When I married the boyfriend who pounded out the hood of my car, he, maybe we, decided that it would make financial sense to sell our two VW Beetles and buy a VW station wagon. He already had a Harley Sportster, so we were vehicle heavy in those early married days, so this shedding of my green VW made sense. Later when our baby was born, we would ride around town at night in our station wagon so she would stop crying and go to sleep. We would chat quietly, very quietly, for obvious reasons and there was no singing.


Photo by Stefan Widua on Unsplash

My VW was as green as this car is red.

5 Comments on “Cars I Have Loved: 1964 VW Beetle

  1. The ’64 Beetle was also my first car, until it lost the transmission. But it served me well, having given me six months of service at my first job after college graduation. Then I bought a ‘brand new ’73 bug which gave me ten years of faithful service until a deer ran me over and crumpled the front end. Our greatest accomplishment, working together as a team, was being stuck in a horrific snow storm. The rear wheels were spinning out. I left her in first gear with spinning wheels, exited the car, pushed her until she regained traction, jumped back in the car and drove onward. I never forgot that she waited for me. Jan, thank you, thank you. Your writing and superb reflections bring back a ton of memories.

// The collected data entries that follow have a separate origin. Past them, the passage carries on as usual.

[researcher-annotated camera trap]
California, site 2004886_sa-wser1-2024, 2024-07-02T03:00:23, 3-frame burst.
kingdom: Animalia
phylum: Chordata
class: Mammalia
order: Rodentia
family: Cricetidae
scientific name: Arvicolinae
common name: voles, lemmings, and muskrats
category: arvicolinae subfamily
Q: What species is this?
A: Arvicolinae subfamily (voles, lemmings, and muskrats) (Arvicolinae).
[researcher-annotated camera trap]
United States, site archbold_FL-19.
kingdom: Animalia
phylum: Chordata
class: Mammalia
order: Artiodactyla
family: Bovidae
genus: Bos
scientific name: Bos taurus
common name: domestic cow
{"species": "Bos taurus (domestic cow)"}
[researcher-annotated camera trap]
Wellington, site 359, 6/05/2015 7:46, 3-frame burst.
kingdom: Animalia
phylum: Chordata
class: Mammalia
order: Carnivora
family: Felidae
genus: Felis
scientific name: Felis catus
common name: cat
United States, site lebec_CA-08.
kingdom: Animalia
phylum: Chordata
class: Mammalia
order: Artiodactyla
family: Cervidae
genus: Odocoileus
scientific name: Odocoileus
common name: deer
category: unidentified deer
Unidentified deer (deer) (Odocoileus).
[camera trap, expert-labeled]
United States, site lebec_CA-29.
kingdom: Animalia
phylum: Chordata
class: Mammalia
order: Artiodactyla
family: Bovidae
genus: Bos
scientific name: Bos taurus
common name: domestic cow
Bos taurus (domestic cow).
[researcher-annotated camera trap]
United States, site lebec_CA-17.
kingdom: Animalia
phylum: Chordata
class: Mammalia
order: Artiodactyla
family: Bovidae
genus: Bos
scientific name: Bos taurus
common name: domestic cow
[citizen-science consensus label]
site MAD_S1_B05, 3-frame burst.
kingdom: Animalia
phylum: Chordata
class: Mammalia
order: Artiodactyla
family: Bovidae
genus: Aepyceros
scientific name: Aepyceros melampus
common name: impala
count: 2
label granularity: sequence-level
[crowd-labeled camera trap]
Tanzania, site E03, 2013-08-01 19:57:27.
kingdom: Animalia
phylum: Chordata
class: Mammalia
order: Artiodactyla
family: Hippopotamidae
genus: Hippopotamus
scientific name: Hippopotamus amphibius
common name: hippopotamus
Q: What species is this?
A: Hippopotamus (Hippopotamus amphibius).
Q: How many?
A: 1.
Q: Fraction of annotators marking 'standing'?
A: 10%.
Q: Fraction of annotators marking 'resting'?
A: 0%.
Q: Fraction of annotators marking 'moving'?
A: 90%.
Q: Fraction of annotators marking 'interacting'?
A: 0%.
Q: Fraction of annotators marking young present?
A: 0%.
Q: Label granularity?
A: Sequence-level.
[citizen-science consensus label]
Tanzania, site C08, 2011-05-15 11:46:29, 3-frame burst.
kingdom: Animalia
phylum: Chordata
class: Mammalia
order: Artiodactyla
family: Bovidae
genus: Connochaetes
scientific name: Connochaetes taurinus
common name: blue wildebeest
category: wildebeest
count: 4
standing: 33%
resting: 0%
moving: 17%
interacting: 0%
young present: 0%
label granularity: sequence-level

  2. … and there was no singing. The line that caught me and evoked questions.

  3. The way my dad would get us to stop crying when we were babies was to pace the floor with us or take us for a ride and sing VERY loud to drown out our cries. It worked. I had a used VW in Ethiopia that I had painted bright yellow. They told me I’d never be able to sell a car that color but within a year there were a dozen bright yellow VWs in Addis Ababa. I’d started a trend!

  4. I’m envious Jan. I always wanted a Beetle. Now I’d love a VW Bus. I would emulate Frances McDormand, living on the road just as she did in Nomadland.